Subsequent phone calls to “Svetlana” went to voicemail.
The emails also led to some dead ends.
Williams listed a phone number for another woman, citing her by name, supposedly one of Menendez’s “favorite girls.” The number is now disconnected.
He gave another number where Maria and Geraldine, the Brazilian and Colombian, could supposedly be reached. But now that number belongs to Mileyi Bencosme, who said she got the phone about six months ago.
Bencosme, 50, lives in Santiago de los Caballeros — about two hours from Santo Domingo — and said she had never heard of the women. In the past week, she has received dozens of calls from journalists in Washington, D.C., New York, Los Angeles, Miami, and other cities, asking for these women. Most of the calls were in English.
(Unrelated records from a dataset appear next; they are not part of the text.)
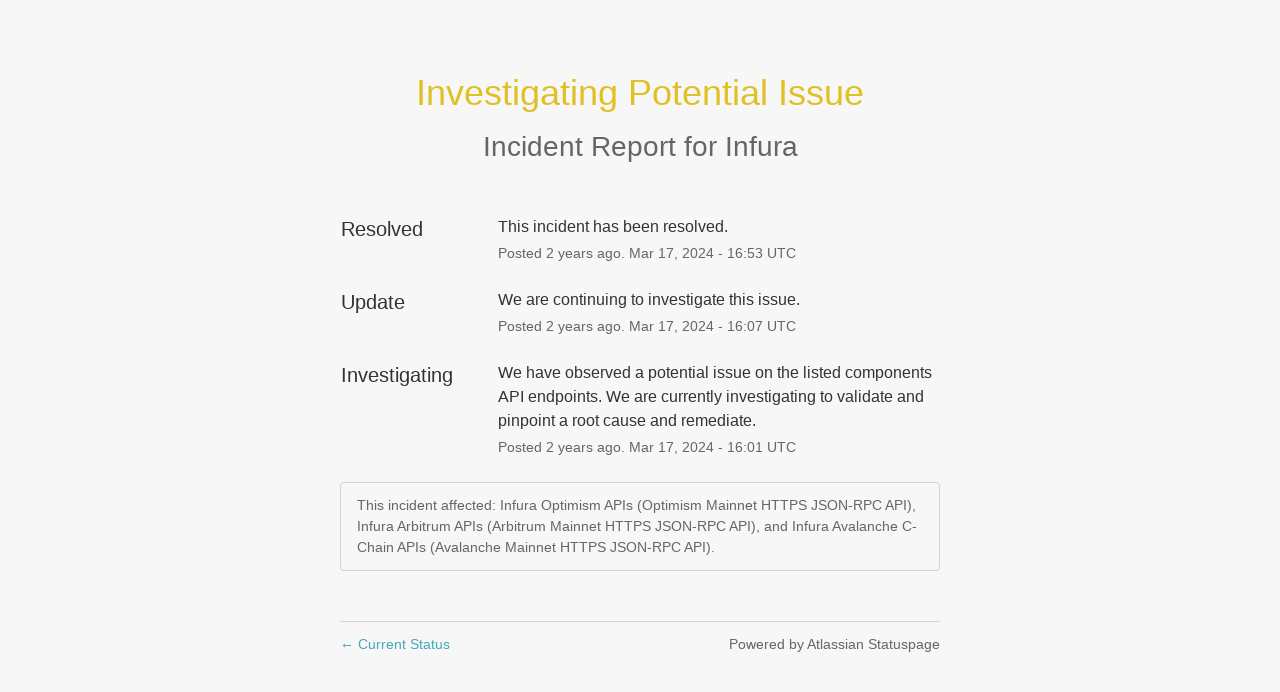

--- FILE ---
content_type: text/css
request_url: https://dka575ofm4ao0.cloudfront.net/page_display_customizations-custom_css_externals/65201/external20181023-34-1kmxfw3.css
body_size: 204
content:
.layout-content.status .masthead-container.basic .masthead .logo-container {
  max-width: 30%;
}

.layout-content.status.status-index .unresolved-incident.impact-major .updates {
  background-color: white;
}

.components-container,
.metric {
  background-color: white;
  border: 0;
  box-shadow: 0 2px 4px rgba(0,0,0,.1);
}

.highcharts-container rect {
  fill: white;
}

.layout-content.status.status-index .components-section .components-container.one-column .component-container {
  border-bottom-width: 1px;
  border-left-width: 0 !important;
  border-right-width: 0;
  padding: 24px;
}

.layout-content.status.status-index .components-section .components-container.one-column .component-container:first-child {
  border-top-width: 0;
}

.layout-content.status.status-index .components-section .components-container.one-column .component-container:last-child {
  border-bottom-width: 0;
}

.layout-content.status.status-index .custom-metrics-container .metrics-container .metric {
  border: 0;
  padding: 24px;
}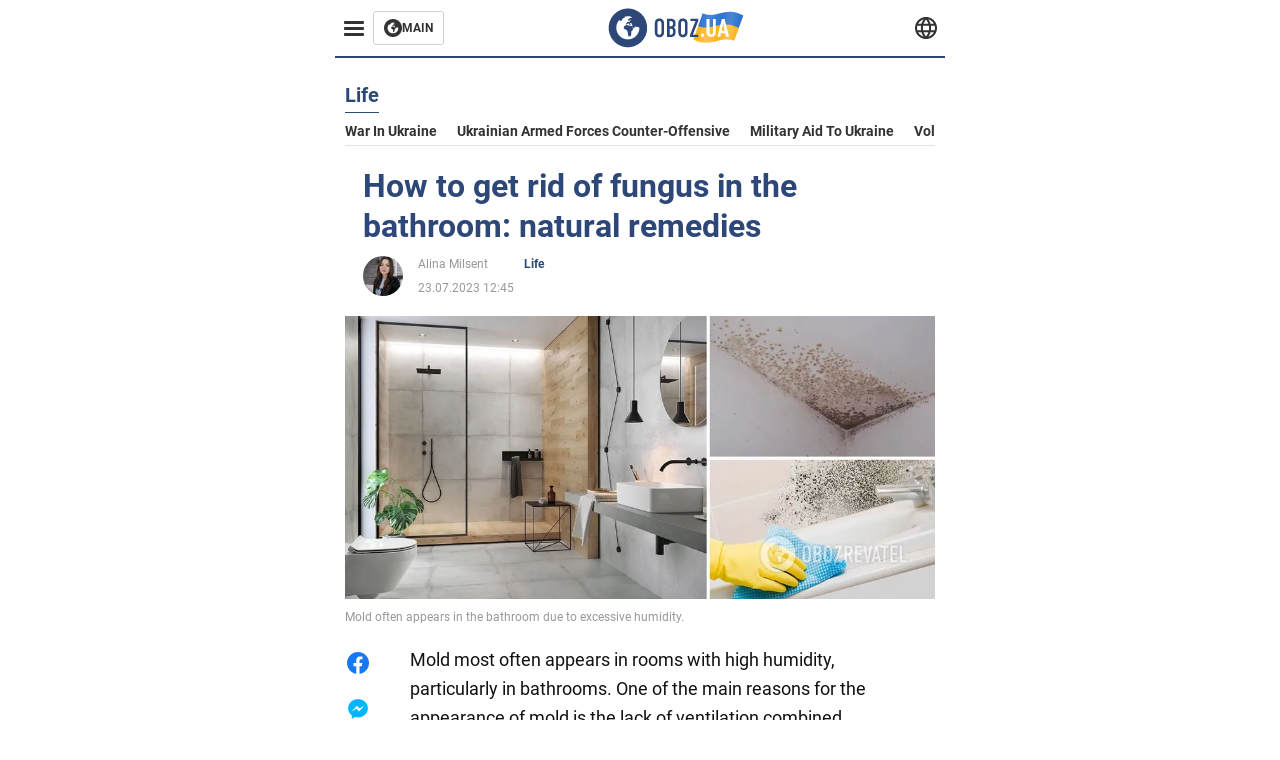

--- FILE ---
content_type: application/x-javascript; charset=utf-8
request_url: https://servicer.idealmedia.io/1314044/1?sessionId=6981d41c-06f71&sessionPage=1&sessionNumberWeek=1&sessionNumber=1&cbuster=1770116124445706893236&pvid=aa527866-39c3-4141-b954-c8648e95dfe0&implVersion=11&lct=1763554920&mp4=1&ap=1&consentStrLen=0&wlid=023ee01e-447b-4993-99a7-3e8c86795460&uniqId=13ff7&niet=4g&nisd=false&evt=%5B%7B%22event%22%3A1%2C%22methods%22%3A%5B1%2C2%5D%7D%2C%7B%22event%22%3A2%2C%22methods%22%3A%5B1%2C2%5D%7D%5D&pv=5&jsv=es6&dpr=1&hashCommit=cbd500eb&tfre=2116&scale_metric_1=64.00&scale_metric_2=258.06&scale_metric_3=100.00&w=590&h=358&tl=150&tlp=1,2,3&sz=191x338&szp=1,2,3&szl=1,2,3&cxurl=https%3A%2F%2Feng.obozrevatel.com%2Fsection-life%2Fnews-how-to-get-rid-of-fungus-in-the-bathroom-natural-remedies-23-07-2023.html&ref=&lu=https%3A%2F%2Feng.obozrevatel.com%2Fsection-life%2Fnews-how-to-get-rid-of-fungus-in-the-bathroom-natural-remedies-23-07-2023.html
body_size: 1488
content:
var _mgq=_mgq||[];
_mgq.push(["IdealmediaLoadGoods1314044_13ff7",[
["naijanews.com","11988255","1","Why I Don't Do 50/50 With My Husband Stan Nze - Blessing","Nollywood Actress Blessing Nze Has Spoken About How Finances Are Handled In Her Marriage To Actor Stan Nze","0","","","","qEB1vIuj114rYqzi9MMJKQPMaBR4azAb4IxzHZ_xM2RW32mqFaEroYc6tXZvrMC6JP9NESf5a0MfIieRFDqB_Kldt0JdlZKDYLbkLtP-Q-XvOPJcwaFts46cxUZODimz",{"i":"https://s-img.idealmedia.io/n/11988255/492x277/11x0x1059x596/aHR0cDovL2ltZ2hvc3RzLmNvbS90Lzg3OTI4My81NThlYjkwZWM5MDgwZTUxNjM2OGYxMzdhNDY5YjM4MS5qcGVn.webp?v=1770116124-kZwzlHOfgbHRgyiyKd7OrV5_11jFQONN6Kbh5wCStkw","l":"https://clck.idealmedia.io/pnews/11988255/i/30350/pp/1/1?h=qEB1vIuj114rYqzi9MMJKQPMaBR4azAb4IxzHZ_xM2RW32mqFaEroYc6tXZvrMC6JP9NESf5a0MfIieRFDqB_Kldt0JdlZKDYLbkLtP-Q-XvOPJcwaFts46cxUZODimz&utm_campaign=english.obozrevatel.ua&utm_source=english.obozrevatel.ua&utm_medium=referral&rid=d7a7a1ea-00ee-11f1-8334-d404e6f97680&tt=Direct&att=3&afrd=32&iv=11&ct=1&gdprApplies=0&muid=q13oduWLWYT2&st=-300&mp4=1&h2=RGCnD2pppFaSHdacZpvmnqbarsuIfBmBga9RVv6KMde0S7QsOb4TyE5H_wq1CwLYYVIJVH5nEqQ_QoIfuN2quQ**","adc":[],"sdl":0,"dl":"","category":"Шоу-бизнес","dbbr":0,"bbrt":0,"type":"e","media-type":"static","clicktrackers":[],"cta":"Learn more","cdt":"","tri":"d7a7e4d7-00ee-11f1-8334-d404e6f97680","crid":"11988255"}],
["gistreel.com","11966262","1","Man Who Researched About Singer’s Death Shares What He Found Out","Man Who Claimed To Have Never Heard Of Destiny Boy Before His Death Has Shared What He Discovered After Researching The Late Singer","0","","","","qEB1vIuj114rYqzi9MMJKb4WgQ12zFpv9iKUIntshyuPG6-xZKmtG9AKMqoyqg0YJP9NESf5a0MfIieRFDqB_Kldt0JdlZKDYLbkLtP-Q-UxaZftVBHlXd3b8k-w4Uvx",{"i":"https://s-img.idealmedia.io/n/11966262/492x277/0x12x711x400/aHR0cDovL2ltZ2hvc3RzLmNvbS90LzIwMjYtMDEvODc3MzU3L2U5ODFlODc3NWIyMjUwOWNkMmZlMTU0N2Y4ZWYwMWIzLmpwZWc.webp?v=1770116124-5l355gUrCGtNVIvxipb1SHxPxO8h_IgcOFMrIH696iE","l":"https://clck.idealmedia.io/pnews/11966262/i/30350/pp/2/1?h=qEB1vIuj114rYqzi9MMJKb4WgQ12zFpv9iKUIntshyuPG6-xZKmtG9AKMqoyqg0YJP9NESf5a0MfIieRFDqB_Kldt0JdlZKDYLbkLtP-Q-UxaZftVBHlXd3b8k-w4Uvx&utm_campaign=english.obozrevatel.ua&utm_source=english.obozrevatel.ua&utm_medium=referral&rid=d7a7a1ea-00ee-11f1-8334-d404e6f97680&tt=Direct&att=3&afrd=32&iv=11&ct=1&gdprApplies=0&muid=q13oduWLWYT2&st=-300&mp4=1&h2=RGCnD2pppFaSHdacZpvmnqbarsuIfBmBga9RVv6KMde0S7QsOb4TyE5H_wq1CwLYYVIJVH5nEqQ_QoIfuN2quQ**","adc":[],"sdl":0,"dl":"","category":"Шоу-бизнес","dbbr":0,"bbrt":0,"type":"e","media-type":"static","clicktrackers":[],"cta":"Learn more","cdt":"","tri":"d7a7e4e0-00ee-11f1-8334-d404e6f97680","crid":"11966262"}],
["naijanews.com","11956308","1","Buratai Raises Alarm Over Presence Of Soldiers Everywhere","Former Chief Of Army Staff, Lt. Gen. Tukur Buratai (Retd.), Has Warned That The Widespread Presence Of Soldiers Across The 36 States In The Nation Is Eroding The Growth Of The Nigerian Police Force And Other Civilian Security Agencies.","0","","","","qEB1vIuj114rYqzi9MMJKV8O3zS16DwLoBIQERI5noC6oroyFQym5XOSLyBYsDSpJP9NESf5a0MfIieRFDqB_Kldt0JdlZKDYLbkLtP-Q-X6AW1P_1lqb5kMJ70s9C1a",{"i":"https://s-img.idealmedia.io/n/11956308/492x277/80x0x864x486/aHR0cDovL2ltZ2hvc3RzLmNvbS90Lzg3OTI4My9iNTk1Njc3ZmE1Y2ExMjFmOGIxY2NiN2NlZTFmMzliMC5qcGVn.webp?v=1770116124-OfoK-oGPTzq3hWQX8RYT9pppui77AG0zSbeenneSZZ8","l":"https://clck.idealmedia.io/pnews/11956308/i/30350/pp/3/1?h=qEB1vIuj114rYqzi9MMJKV8O3zS16DwLoBIQERI5noC6oroyFQym5XOSLyBYsDSpJP9NESf5a0MfIieRFDqB_Kldt0JdlZKDYLbkLtP-Q-X6AW1P_1lqb5kMJ70s9C1a&utm_campaign=english.obozrevatel.ua&utm_source=english.obozrevatel.ua&utm_medium=referral&rid=d7a7a1ea-00ee-11f1-8334-d404e6f97680&tt=Direct&att=3&afrd=32&iv=11&ct=1&gdprApplies=0&muid=q13oduWLWYT2&st=-300&mp4=1&h2=RGCnD2pppFaSHdacZpvmnqbarsuIfBmBga9RVv6KMde0S7QsOb4TyE5H_wq1CwLYYVIJVH5nEqQ_QoIfuN2quQ**","adc":[],"sdl":0,"dl":"","category":"Общество","dbbr":0,"bbrt":0,"type":"e","media-type":"static","clicktrackers":[],"cta":"Learn more","cdt":"","tri":"d7a7e4e4-00ee-11f1-8334-d404e6f97680","crid":"11956308"}],],
{"awc":{},"dt":"desktop","ts":"","tt":"Direct","isBot":1,"h2":"RGCnD2pppFaSHdacZpvmnqbarsuIfBmBga9RVv6KMde0S7QsOb4TyE5H_wq1CwLYYVIJVH5nEqQ_QoIfuN2quQ**","ats":0,"rid":"d7a7a1ea-00ee-11f1-8334-d404e6f97680","pvid":"aa527866-39c3-4141-b954-c8648e95dfe0","iv":11,"brid":32,"muidn":"q13oduWLWYT2","dnt":2,"cv":2,"afrd":296,"consent":true,"adv_src_id":39175}]);
_mgqp();
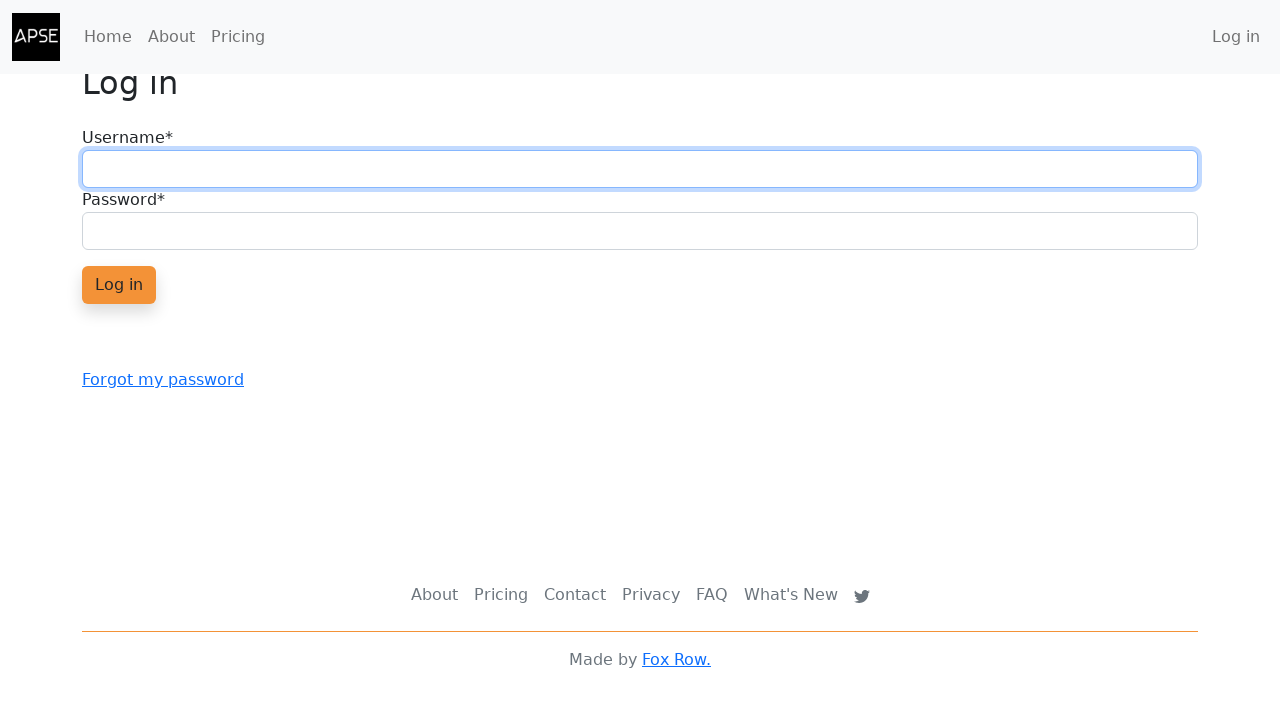

--- FILE ---
content_type: text/html; charset=utf-8
request_url: https://apse.io/login/
body_size: 2182
content:

<!doctype html>
<html lang="en">
<head>
    <meta charset="utf-8">
    <meta name="viewport" content="width=device-width, initial-scale=1, shrink-to-fit=no">
    <meta name="description" content="">
    <meta name="author" content="Apse.io team">
    <link rel="icon" href="/static/favicon.ico">

    <title>APSE | A Personal Search Engine</title>

    <link href="https://cdn.jsdelivr.net/npm/bootstrap@5.2.0/dist/css/bootstrap.min.css" rel="stylesheet" integrity="sha384-gH2yIJqKdNHPEq0n4Mqa/HGKIhSkIHeL5AyhkYV8i59U5AR6csBvApHHNl/vI1Bx" crossorigin="anonymous">
    <script src="https://cdn.jsdelivr.net/npm/bootstrap@5.2.0/dist/js/bootstrap.bundle.min.js" integrity="sha384-A3rJD856KowSb7dwlZdYEkO39Gagi7vIsF0jrRAoQmDKKtQBHUuLZ9AsSv4jD4Xa" crossorigin="anonymous"></script>
    <link href="/static/css/apse.css" rel="stylesheet">
    <link rel="stylesheet" href="https://cdn.jsdelivr.net/npm/bootstrap-icons@1.9.1/font/bootstrap-icons.css">

    <script defer src="https://unpkg.com/@alpinejs/intersect@3.x.x/dist/cdn.min.js"></script>
    <script defer src="https://unpkg.com/alpinejs@3.x.x/dist/cdn.min.js"></script>
</head>

<body class="d-flex flex-column">

<nav class="navbar navbar-expand-md navbar-light fixed-top bg-light">
    <div class="container-fluid">
        <a class="navbar-brand" href="/"><img src="/static/img/logo.png" id="navbar-logo" alt="apse logo"></a>
        <button class="navbar-toggler" type="button" data-bs-toggle="collapse" data-bs-target="#navbarSupportedContent" aria-controls="navbarSupportedContent" aria-expanded="false" aria-label="Toggle navigation">
            <span class="navbar-toggler-icon"></span>
        </button>
        <div class="collapse navbar-collapse" id="navbarSupportedContent">
            <ul class="navbar-nav me-auto mb-2 mb-lg-0">
                <li class="nav-item">
                    <a class="nav-link" href="/">Home</a>
                </li>
                <li class="nav-item">
                    <a class="nav-link" href="/about/">About</a>
                </li>
                <li class="nav-item">
                    <a class="nav-link" href="/buy/">Pricing</a>
                </li>
            </ul>
            <ul class="navbar-nav ml-auto mb-2 mb-lg-0">
                
                    <li class="nav-item">
                        <a class="nav-link" href="/login/">Log in</a>
                    </li>
                
            </ul>
        </div>
    </div>
</nav>

<main role="main" class="flex-grow-1">
    <div class="container">
        <div class="row">
            <div class="col">
                
            </div>
        </div>
        
    <h2>Log in</h2>
    <div  class="row mb-5">
        <div class="col">
            <form method="post" class="my-3">
                <input type="hidden" name="csrfmiddlewaretoken" value="kfmdIbCytHCyuzCsuBiV3pQZTLj81dN9fOl0iCy012TV5OOTbKebHhmwYJApVpK8">
                

<div id="div_id_username" class="form-group"> <label for="id_username" class=" requiredField">
                Username<span class="asteriskField">*</span> </label> <div> <input type="text" name="username" autofocus autocapitalize="none" autocomplete="username" maxlength="150" class="textinput textInput form-control" required id="id_username"> </div> </div> <div id="div_id_password" class="form-group"> <label for="id_password" class=" requiredField">
                Password<span class="asteriskField">*</span> </label> <div> <input type="password" name="password" autocomplete="current-password" class="textinput textInput form-control" required id="id_password"> </div> </div>

                <button class="btn btn-orange shadow mt-3" type="submit">Log in</button>
            </form>
        </div>
    </div>
    <div  class="row">
        <div class="col">
            <p><a href="/password_reset/">Forgot my password</a></p>
        </div>
    </div>

    </div>
</main>

<div class="container">
    <footer class="pt-5 pb-3">
        <div class="row">
            <div class="col-6-auto mb-3">
                <ul class="nav justify-content-center border-bottom border-orange pb-3 mb-3">
                    <li class="nav-item"><a href="/about/" class="nav-link px-2 text-muted">About</a></li>
                    <li class="nav-item"><a href="/buy/" class="nav-link px-2 text-muted">Pricing</a></li>
                    <li class="nav-item"><a href="/contact/" class="nav-link px-2 text-muted">Contact</a></li>
                    <li class="nav-item"><a href="/privacy/" class="nav-link px-2 text-muted">Privacy</a></li>
                    <li class="nav-item"><a href="/faq/" class="nav-link px-2 text-muted">FAQ</a></li>
                    <li class="nav-item"><a href="/news/" class="nav-link px-2 text-muted">What's New</a></li>

                    <li class="nav-item"><a href="https://twitter.com/apseio" class="nav-link px-2 text-muted"><svg xmlns="http://www.w3.org/2000/svg" width="1em" height="1em" fill="currentColor" class="bi bi-twitter" viewBox="0 0 16 16">
                        <path d="M5.026 15c6.038 0 9.341-5.003 9.341-9.334 0-.14 0-.282-.006-.422A6.685 6.685 0 0 0 16 3.542a6.658 6.658 0 0 1-1.889.518 3.301 3.301 0 0 0 1.447-1.817 6.533 6.533 0 0 1-2.087.793A3.286 3.286 0 0 0 7.875 6.03a9.325 9.325 0 0 1-6.767-3.429 3.289 3.289 0 0 0 1.018 4.382A3.323 3.323 0 0 1 .64 6.575v.045a3.288 3.288 0 0 0 2.632 3.218 3.203 3.203 0 0 1-.865.115 3.23 3.23 0 0 1-.614-.057 3.283 3.283 0 0 0 3.067 2.277A6.588 6.588 0 0 1 .78 13.58a6.32 6.32 0 0 1-.78-.045A9.344 9.344 0 0 0 5.026 15z"/>
                    </svg></a></li>
                </ul>
                <p class="text-center text-muted">Made by <a href="https://foxrow.com">Fox Row.</a></p>
            </div>
        </div>
    </footer>
</div>
</body>
</html>


--- FILE ---
content_type: text/css
request_url: https://apse.io/static/css/apse.css
body_size: 1722
content:
html {
    position: relative;
    min-height: 100%;
}

body {
    padding-top: 4rem;
    min-height: 100vh;
}
#header {
    background-image: url("/static/img/banner.jpg");
    background-repeat: no-repeat;
    background-size: cover;
    background-color: rgba(64, 188, 216, .7);
    background-blend-mode: darken;
}

.transparent {
    background-color: rgba(255, 255, 255, .6);
}

.orange{
    color: #DB7232;
}
.green{
    color: #32db72;
}

.btn-orange {
    background-color: #f39237;
}
.border-orange{
    border-top-color: #f39237 !important;
    border-bottom-color: #f39237 !important;
    border-left-color: #f39237 !important;
    border-right-color: #f39237 !important;
}
.btn-orange:hover, #getbutton:focus, #getbutton:active, #getbutton.active{
    color: #fff;
    background-color: #f37f37;
    border-color: #f3a537;
}
#landing-background{
    background-image: url("/static/img/swatch.jpg");
    background-repeat: no-repeat;
    background-position: right 0 top -5%;
    background-size: auto 60vw;
}
@media (max-width: 992px) {
    #landing-background{
        background-position: right 0 top 0;
        background-size: auto 60vh;
    }
}
#navbar-logo {
    max-height: 3rem;
}

.text-blue {
    color: #1c77c3;
}

.btn-green {
    color: #000;
    background-color: #32db72;
    border-color: #5be28e;
}

.btn-green:hover, .btn-green:focus, .btn-green:active, .btn-green.active, .open>.dropdown-toggle.btn-green {
    background-color: #73f7a5;
    border-color: #5be28e;
}

#twitter {
    max-width: 42px;
}

.anchor {
    padding-top: 60px;
    margin-top: -60px;
}

[x-cloak]{
    visibility: hidden !important;
}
Bencosme said she’s starting to feel like a victim of phone harassment.
“This morning somebody called me again and asked who I really was,” she said on Saturday morning. “The question is, who are these women?”
Vinicio Castillo Semán, a cousin of Melgen, has another question. He said he will ask Dominican authorities to investigate who is behind the emails.
“These stories about prostitutes have been completely fabricated and it’s audacious to me that these allegations can be spread anonymously,” said Castillo Semán, who has also been accused of organizing parties with prostitutes for Menendez.
“This scandal has been created out of thin air.”
Miami Herald staff writers Amy Sherman, Marc Caputo and Daniel Chang contributed to this report.